Data provided
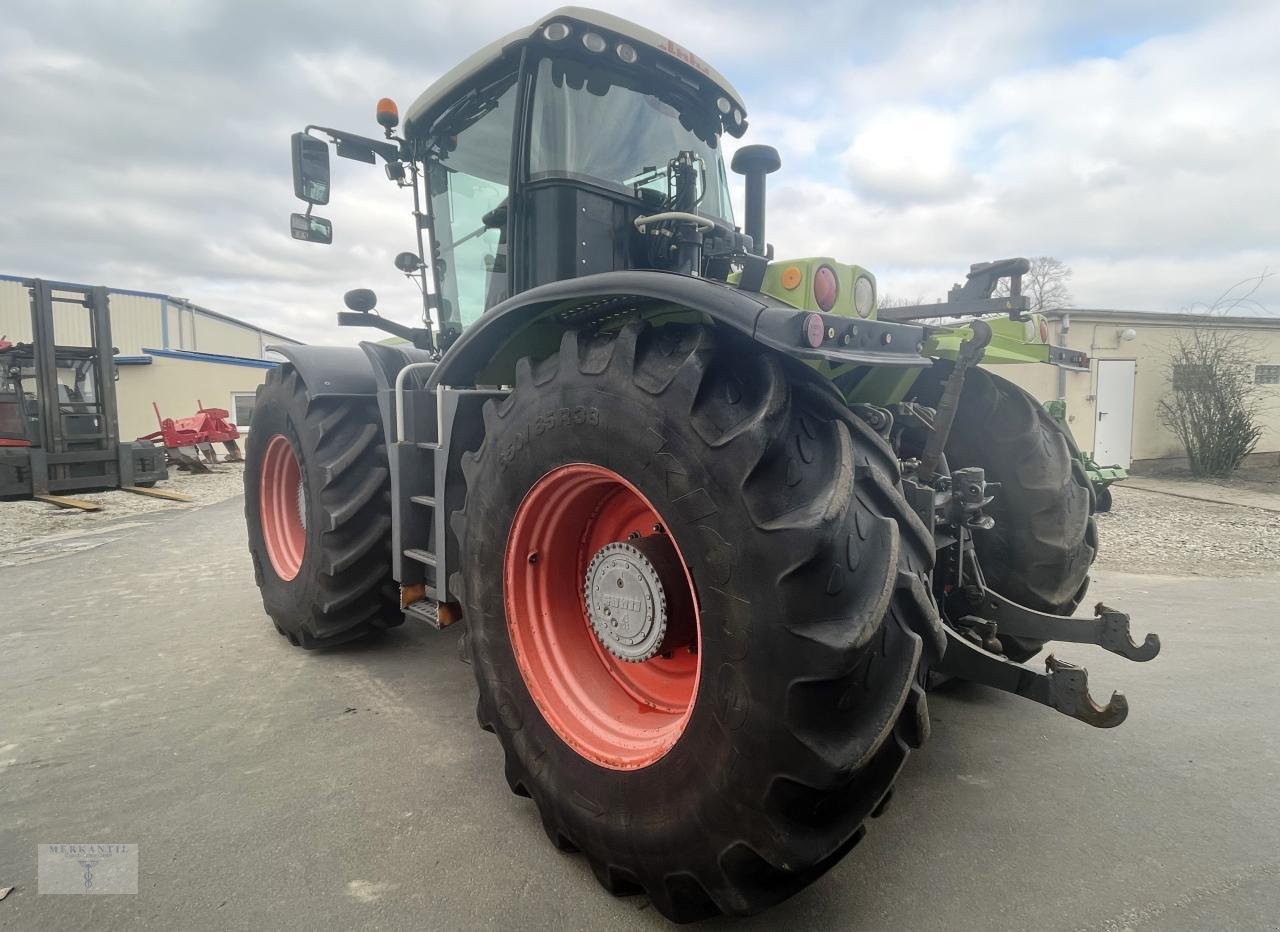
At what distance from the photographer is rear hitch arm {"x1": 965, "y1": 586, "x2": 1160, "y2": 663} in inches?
85.9

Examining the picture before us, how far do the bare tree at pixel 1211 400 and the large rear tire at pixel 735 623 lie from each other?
14.1 metres

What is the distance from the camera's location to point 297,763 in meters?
2.56

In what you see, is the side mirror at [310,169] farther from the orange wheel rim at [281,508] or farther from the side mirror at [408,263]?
the orange wheel rim at [281,508]

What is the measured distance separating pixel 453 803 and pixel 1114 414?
557 inches

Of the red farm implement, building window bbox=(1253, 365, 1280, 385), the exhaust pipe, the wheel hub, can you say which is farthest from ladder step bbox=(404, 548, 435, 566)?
building window bbox=(1253, 365, 1280, 385)

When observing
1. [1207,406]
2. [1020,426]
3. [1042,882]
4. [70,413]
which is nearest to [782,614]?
[1042,882]

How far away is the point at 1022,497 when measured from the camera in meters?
2.81

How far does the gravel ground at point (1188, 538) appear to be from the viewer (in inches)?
237

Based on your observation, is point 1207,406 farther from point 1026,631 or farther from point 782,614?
point 782,614

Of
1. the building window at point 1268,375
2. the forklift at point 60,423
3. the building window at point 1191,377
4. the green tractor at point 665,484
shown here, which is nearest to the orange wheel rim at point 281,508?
the green tractor at point 665,484

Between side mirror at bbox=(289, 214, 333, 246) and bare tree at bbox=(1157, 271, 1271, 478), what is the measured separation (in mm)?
14379

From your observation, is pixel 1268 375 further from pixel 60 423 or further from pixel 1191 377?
pixel 60 423

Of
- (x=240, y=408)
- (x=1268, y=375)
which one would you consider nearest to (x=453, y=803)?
(x=1268, y=375)

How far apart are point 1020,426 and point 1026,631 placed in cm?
84
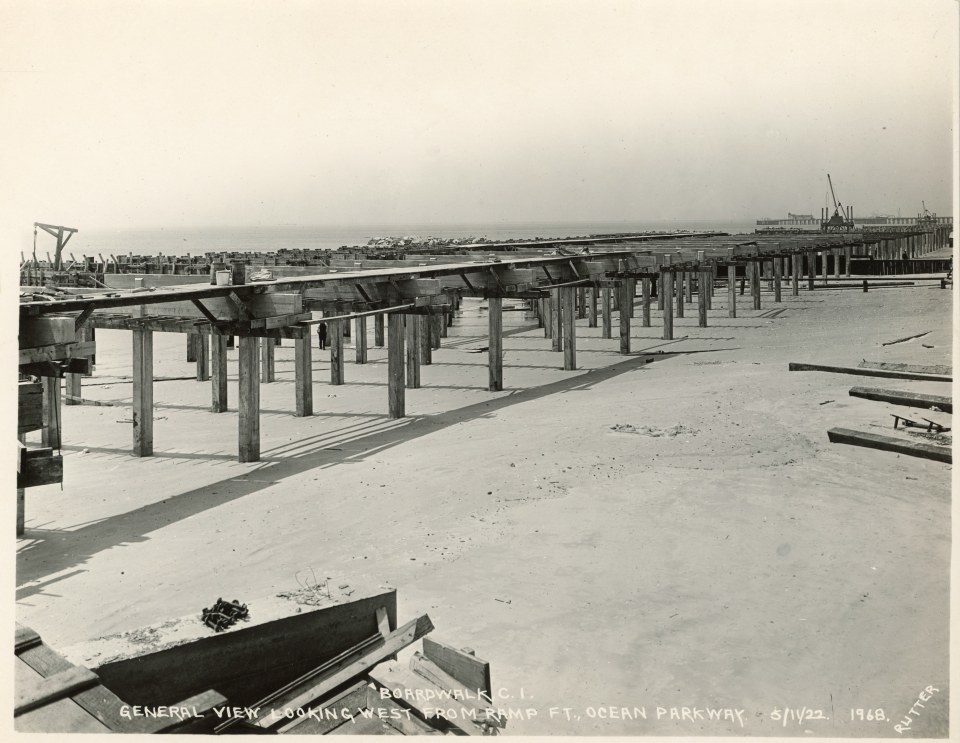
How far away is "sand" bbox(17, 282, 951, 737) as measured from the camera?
571cm

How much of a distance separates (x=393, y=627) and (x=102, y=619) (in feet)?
7.92

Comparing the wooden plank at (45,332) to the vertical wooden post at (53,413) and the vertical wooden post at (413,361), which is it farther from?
the vertical wooden post at (413,361)

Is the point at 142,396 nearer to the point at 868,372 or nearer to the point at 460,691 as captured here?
the point at 460,691

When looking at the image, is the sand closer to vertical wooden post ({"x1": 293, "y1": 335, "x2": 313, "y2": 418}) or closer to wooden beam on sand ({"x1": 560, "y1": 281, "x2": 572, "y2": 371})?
vertical wooden post ({"x1": 293, "y1": 335, "x2": 313, "y2": 418})

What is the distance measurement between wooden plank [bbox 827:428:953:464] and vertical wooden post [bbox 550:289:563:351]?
10.8m

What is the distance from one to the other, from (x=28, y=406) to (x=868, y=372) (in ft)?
37.2

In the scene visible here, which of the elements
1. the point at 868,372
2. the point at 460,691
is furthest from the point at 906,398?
the point at 460,691

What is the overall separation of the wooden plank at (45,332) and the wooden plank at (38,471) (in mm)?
3522

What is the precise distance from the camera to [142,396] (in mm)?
12609

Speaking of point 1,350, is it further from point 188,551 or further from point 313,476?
point 313,476

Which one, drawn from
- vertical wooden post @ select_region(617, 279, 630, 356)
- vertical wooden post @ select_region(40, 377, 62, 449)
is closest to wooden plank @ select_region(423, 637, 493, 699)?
vertical wooden post @ select_region(40, 377, 62, 449)

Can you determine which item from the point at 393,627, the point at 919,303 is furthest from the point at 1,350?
the point at 919,303

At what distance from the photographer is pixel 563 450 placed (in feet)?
37.1

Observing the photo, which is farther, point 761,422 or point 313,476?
point 761,422
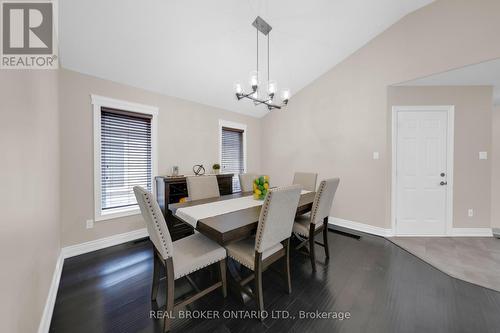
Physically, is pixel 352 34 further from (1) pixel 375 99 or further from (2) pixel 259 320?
(2) pixel 259 320

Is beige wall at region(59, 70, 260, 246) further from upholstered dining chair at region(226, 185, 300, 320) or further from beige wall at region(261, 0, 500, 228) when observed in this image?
beige wall at region(261, 0, 500, 228)

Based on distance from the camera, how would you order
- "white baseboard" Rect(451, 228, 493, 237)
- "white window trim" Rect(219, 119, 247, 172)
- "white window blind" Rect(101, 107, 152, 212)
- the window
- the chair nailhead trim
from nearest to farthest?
the chair nailhead trim, "white window blind" Rect(101, 107, 152, 212), "white baseboard" Rect(451, 228, 493, 237), "white window trim" Rect(219, 119, 247, 172), the window

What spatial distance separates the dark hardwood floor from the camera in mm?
1439

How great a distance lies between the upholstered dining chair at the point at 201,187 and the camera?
248 cm

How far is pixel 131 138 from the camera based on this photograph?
2.93 metres

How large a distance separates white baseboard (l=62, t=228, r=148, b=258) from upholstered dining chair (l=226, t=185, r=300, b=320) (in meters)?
2.02

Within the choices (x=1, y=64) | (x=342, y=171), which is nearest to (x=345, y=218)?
(x=342, y=171)

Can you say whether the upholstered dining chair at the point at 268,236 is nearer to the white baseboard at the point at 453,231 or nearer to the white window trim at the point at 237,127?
the white baseboard at the point at 453,231

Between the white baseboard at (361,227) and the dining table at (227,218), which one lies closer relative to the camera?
the dining table at (227,218)

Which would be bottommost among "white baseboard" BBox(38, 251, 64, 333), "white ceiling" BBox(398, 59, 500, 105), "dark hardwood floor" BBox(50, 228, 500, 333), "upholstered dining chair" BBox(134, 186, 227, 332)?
"dark hardwood floor" BBox(50, 228, 500, 333)

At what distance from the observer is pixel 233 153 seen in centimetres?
449

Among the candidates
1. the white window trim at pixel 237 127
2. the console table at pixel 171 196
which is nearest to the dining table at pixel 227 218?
the console table at pixel 171 196

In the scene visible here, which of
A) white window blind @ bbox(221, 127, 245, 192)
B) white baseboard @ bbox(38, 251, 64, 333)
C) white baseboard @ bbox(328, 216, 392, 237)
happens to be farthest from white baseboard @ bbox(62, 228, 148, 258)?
white baseboard @ bbox(328, 216, 392, 237)

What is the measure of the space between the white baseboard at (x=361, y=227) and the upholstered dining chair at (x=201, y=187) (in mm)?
2509
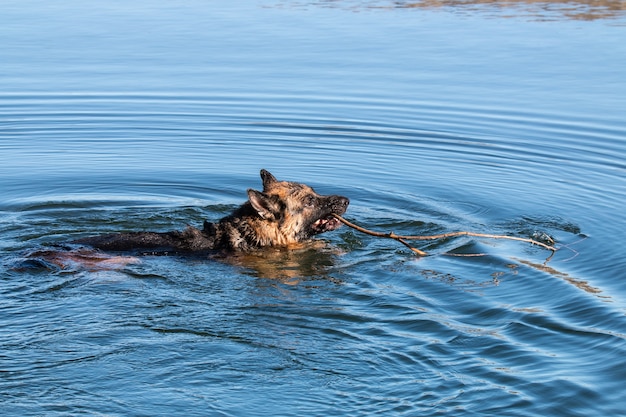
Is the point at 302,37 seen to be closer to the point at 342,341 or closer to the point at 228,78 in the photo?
the point at 228,78

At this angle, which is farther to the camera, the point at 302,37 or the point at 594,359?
the point at 302,37

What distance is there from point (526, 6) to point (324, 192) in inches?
583

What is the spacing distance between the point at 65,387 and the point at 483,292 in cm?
451

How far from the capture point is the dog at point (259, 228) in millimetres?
11539

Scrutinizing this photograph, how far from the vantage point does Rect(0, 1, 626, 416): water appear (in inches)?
316

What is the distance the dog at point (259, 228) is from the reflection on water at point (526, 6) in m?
14.8

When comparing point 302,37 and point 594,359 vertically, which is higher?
point 302,37

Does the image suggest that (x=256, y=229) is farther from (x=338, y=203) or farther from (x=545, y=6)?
(x=545, y=6)

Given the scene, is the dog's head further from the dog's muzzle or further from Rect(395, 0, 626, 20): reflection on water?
Rect(395, 0, 626, 20): reflection on water

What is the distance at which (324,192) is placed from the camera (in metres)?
14.7

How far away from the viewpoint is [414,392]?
773 cm

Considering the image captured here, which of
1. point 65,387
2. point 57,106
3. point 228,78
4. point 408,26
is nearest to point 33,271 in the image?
point 65,387

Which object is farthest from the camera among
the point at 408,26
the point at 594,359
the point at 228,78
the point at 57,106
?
the point at 408,26

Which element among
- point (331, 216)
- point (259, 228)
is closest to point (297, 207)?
point (331, 216)
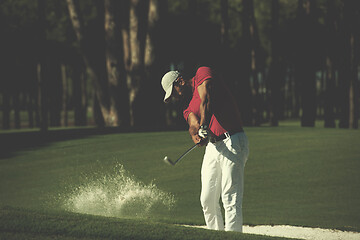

Work instructions
Format every line of the records above as a numbered list, skipping blank lines and leaving out the pictures.

Exercise response
1. At what distance from the photographer is rear hitch arm {"x1": 965, "y1": 586, "x2": 1160, "y2": 663} in inches?
2. 85.9
3. Examining the picture before us, how far do the bare tree at pixel 1211 400 and the large rear tire at pixel 735 623 lie from each other?
4. 14.1 metres
5. What is the distance from the camera's location to point 297,763 in meters?
6. 2.56
7. In what you see, is the side mirror at [310,169] farther from the orange wheel rim at [281,508] or farther from the side mirror at [408,263]?
8. the orange wheel rim at [281,508]
9. What is the measured distance separating pixel 453 803 and pixel 1114 414?
10. 557 inches
11. Of the red farm implement, building window bbox=(1253, 365, 1280, 385), the exhaust pipe, the wheel hub, can you say which is farthest from ladder step bbox=(404, 548, 435, 566)?
12. building window bbox=(1253, 365, 1280, 385)
13. When observing
14. 1. [1207,406]
15. 2. [1020,426]
16. 3. [1042,882]
17. 4. [70,413]
18. which is nearest to [782,614]?
19. [1042,882]
20. How far away is the point at 1022,497 when measured from the camera in meters?
21. 2.81
22. How far does the gravel ground at point (1188, 538) appear to be from the viewer (in inches)?
23. 237
24. Based on your observation, is point 1207,406 farther from point 1026,631 or farther from point 782,614?
25. point 782,614
26. Of
27. 1. the building window at point 1268,375
28. 2. the forklift at point 60,423
29. 3. the building window at point 1191,377
30. 4. the green tractor at point 665,484
31. shown here, which is nearest to the orange wheel rim at point 281,508?
32. the green tractor at point 665,484
33. Between side mirror at bbox=(289, 214, 333, 246) and bare tree at bbox=(1157, 271, 1271, 478), what is the measured separation (in mm)?
34. 14379
35. From your observation, is pixel 1268 375 further from pixel 60 423 or further from pixel 1191 377?
36. pixel 60 423
37. Of
38. - (x=240, y=408)
39. - (x=1268, y=375)
40. which one would you consider nearest to (x=453, y=803)?
41. (x=1268, y=375)
42. How far apart are point 1020,426 and point 1026,631 placed in cm?
43. 84
44. How far away is "sand" bbox(17, 282, 951, 737) as measured from the camera?
45. 571cm
46. How much of a distance separates (x=393, y=627) and (x=102, y=619) (in feet)?
47. 7.92
48. Comparing the wooden plank at (45,332) to the vertical wooden post at (53,413) and the vertical wooden post at (413,361), which is it farther from?
49. the vertical wooden post at (413,361)
50. Is the point at 142,396 nearer to the point at 868,372 or nearer to the point at 460,691 as captured here?
51. the point at 460,691
52. When looking at the image, is the sand closer to vertical wooden post ({"x1": 293, "y1": 335, "x2": 313, "y2": 418}) or closer to wooden beam on sand ({"x1": 560, "y1": 281, "x2": 572, "y2": 371})?
53. vertical wooden post ({"x1": 293, "y1": 335, "x2": 313, "y2": 418})
54. What is the distance measurement between wooden plank [bbox 827:428:953:464] and vertical wooden post [bbox 550:289:563:351]?
55. 10.8m
56. What is the distance from one to the other, from (x=28, y=406) to (x=868, y=372) (in ft)?
57. 37.2
58. In the scene visible here, which of the elements
59. 1. the point at 868,372
60. 2. the point at 460,691
61. is furthest from the point at 906,398?
62. the point at 460,691
63. What is the overall separation of the wooden plank at (45,332) and the wooden plank at (38,471) (in mm)?
64. 3522
65. What is the precise distance from the camera to [142,396] (in mm)?
66. 12609
67. Speaking of point 1,350, is it further from point 188,551 or further from point 313,476?
68. point 313,476
69. Which one, drawn from
70. - vertical wooden post @ select_region(617, 279, 630, 356)
71. - vertical wooden post @ select_region(40, 377, 62, 449)
72. is closest to wooden plank @ select_region(423, 637, 493, 699)?
73. vertical wooden post @ select_region(40, 377, 62, 449)
74. Can you determine which item from the point at 393,627, the point at 919,303 is furthest from the point at 1,350?
75. the point at 919,303
76. At what distance from the photographer is pixel 563 450 placed (in feet)?
77. 37.1
78. Observing the photo, which is farther, point 761,422 or point 313,476?
79. point 761,422
80. Physically, is pixel 352 34 further from (1) pixel 375 99 or further from (2) pixel 259 320?
81. (2) pixel 259 320
82. Is beige wall at region(59, 70, 260, 246) further from upholstered dining chair at region(226, 185, 300, 320) or further from beige wall at region(261, 0, 500, 228) when observed in this image?
83. beige wall at region(261, 0, 500, 228)
84. Based on distance from the camera, how would you order
85. - "white baseboard" Rect(451, 228, 493, 237)
86. - "white window trim" Rect(219, 119, 247, 172)
87. - "white window blind" Rect(101, 107, 152, 212)
88. - the window
89. - the chair nailhead trim
90. from nearest to farthest?
91. the chair nailhead trim, "white window blind" Rect(101, 107, 152, 212), "white baseboard" Rect(451, 228, 493, 237), "white window trim" Rect(219, 119, 247, 172), the window
92. What spatial distance separates the dark hardwood floor from the camera in mm?
93. 1439
94. How great a distance lies between the upholstered dining chair at the point at 201,187 and the camera?
95. 248 cm
96. How far is pixel 131 138 from the camera based on this photograph?
97. 2.93 metres
98. How large a distance separates white baseboard (l=62, t=228, r=148, b=258) from upholstered dining chair (l=226, t=185, r=300, b=320) (in meters)?
99. 2.02
100. Within the choices (x=1, y=64) | (x=342, y=171), which is nearest to (x=345, y=218)?
101. (x=342, y=171)
102. Can you say whether the upholstered dining chair at the point at 268,236 is nearer to the white baseboard at the point at 453,231 or nearer to the white window trim at the point at 237,127?
103. the white baseboard at the point at 453,231
104. Between the white baseboard at (361,227) and the dining table at (227,218), which one lies closer relative to the camera?
105. the dining table at (227,218)
106. Which would be bottommost among "white baseboard" BBox(38, 251, 64, 333), "white ceiling" BBox(398, 59, 500, 105), "dark hardwood floor" BBox(50, 228, 500, 333), "upholstered dining chair" BBox(134, 186, 227, 332)?
107. "dark hardwood floor" BBox(50, 228, 500, 333)
108. At what distance from the observer is pixel 233 153 seen in centimetres?
109. 449
110. Among the candidates
111. 1. the white window trim at pixel 237 127
112. 2. the console table at pixel 171 196
113. which is nearest to the dining table at pixel 227 218?
114. the console table at pixel 171 196
115. In the scene visible here, which of
116. A) white window blind @ bbox(221, 127, 245, 192)
117. B) white baseboard @ bbox(38, 251, 64, 333)
118. C) white baseboard @ bbox(328, 216, 392, 237)
119. happens to be farthest from white baseboard @ bbox(62, 228, 148, 258)?
120. white baseboard @ bbox(328, 216, 392, 237)
121. What is the measure of the space between the white baseboard at (x=361, y=227) and the upholstered dining chair at (x=201, y=187) (in mm)?
122. 2509
123. Is the point at 302,37 seen to be closer to the point at 342,341 or closer to the point at 228,78 in the photo?
124. the point at 228,78
125. At this angle, which is farther to the camera, the point at 302,37 or the point at 594,359?
126. the point at 302,37
127. What distance is there from point (526, 6) to point (324, 192) in inches?
128. 583
129. What is the spacing distance between the point at 65,387 and the point at 483,292 in cm?
130. 451
131. How far from the capture point is the dog at point (259, 228) in millimetres?
132. 11539
133. Scrutinizing this photograph, how far from the vantage point does Rect(0, 1, 626, 416): water appear (in inches)?
134. 316
135. What is the distance the dog at point (259, 228) is from the reflection on water at point (526, 6) in m?
136. 14.8
137. When comparing point 302,37 and point 594,359 vertically, which is higher?
138. point 302,37
139. Does the image suggest that (x=256, y=229) is farther from (x=338, y=203) or farther from (x=545, y=6)?
140. (x=545, y=6)
141. Given the scene, is the dog's head further from the dog's muzzle or further from Rect(395, 0, 626, 20): reflection on water?
142. Rect(395, 0, 626, 20): reflection on water
143. What is the distance at which (324,192) is placed from the camera (in metres)?
144. 14.7
145. How far away from the viewpoint is [414,392]?
146. 773 cm
147. Considering the image captured here, which of
148. 1. point 65,387
149. 2. point 57,106
150. 3. point 228,78
151. 4. point 408,26
152. is nearest to point 33,271 in the image?
153. point 65,387
154. Which object is farthest from the camera among
155. the point at 408,26
156. the point at 594,359
157. the point at 228,78
158. the point at 57,106
159. ?
160. the point at 408,26
161. Which element among
162. - point (331, 216)
163. - point (259, 228)
164. is closest to point (297, 207)?
165. point (331, 216)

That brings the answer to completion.